| Set task |
Find each line below that contains the word "higher", and copy those lines out. Case counts.

Records from a data collection

-------------------------

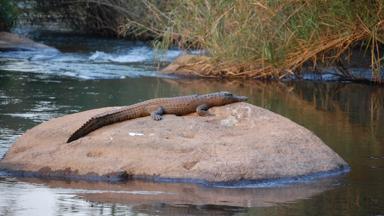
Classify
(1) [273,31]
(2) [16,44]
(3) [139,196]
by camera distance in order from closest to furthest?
(3) [139,196], (1) [273,31], (2) [16,44]

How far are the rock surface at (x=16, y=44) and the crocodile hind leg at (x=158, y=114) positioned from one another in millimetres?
15297

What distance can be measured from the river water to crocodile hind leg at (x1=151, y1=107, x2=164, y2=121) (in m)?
1.22

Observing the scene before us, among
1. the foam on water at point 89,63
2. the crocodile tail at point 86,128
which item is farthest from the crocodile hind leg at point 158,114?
the foam on water at point 89,63

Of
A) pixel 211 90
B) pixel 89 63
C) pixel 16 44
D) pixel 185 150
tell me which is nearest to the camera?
pixel 185 150

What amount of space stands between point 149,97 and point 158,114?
613 centimetres

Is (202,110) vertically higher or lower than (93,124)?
higher

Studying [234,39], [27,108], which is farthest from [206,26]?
[27,108]

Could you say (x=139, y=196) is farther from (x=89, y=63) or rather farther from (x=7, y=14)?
(x=7, y=14)

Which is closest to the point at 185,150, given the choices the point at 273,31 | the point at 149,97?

-------------------------

| Written reply |
Is (202,110) vertically higher or lower than (93,124)?
higher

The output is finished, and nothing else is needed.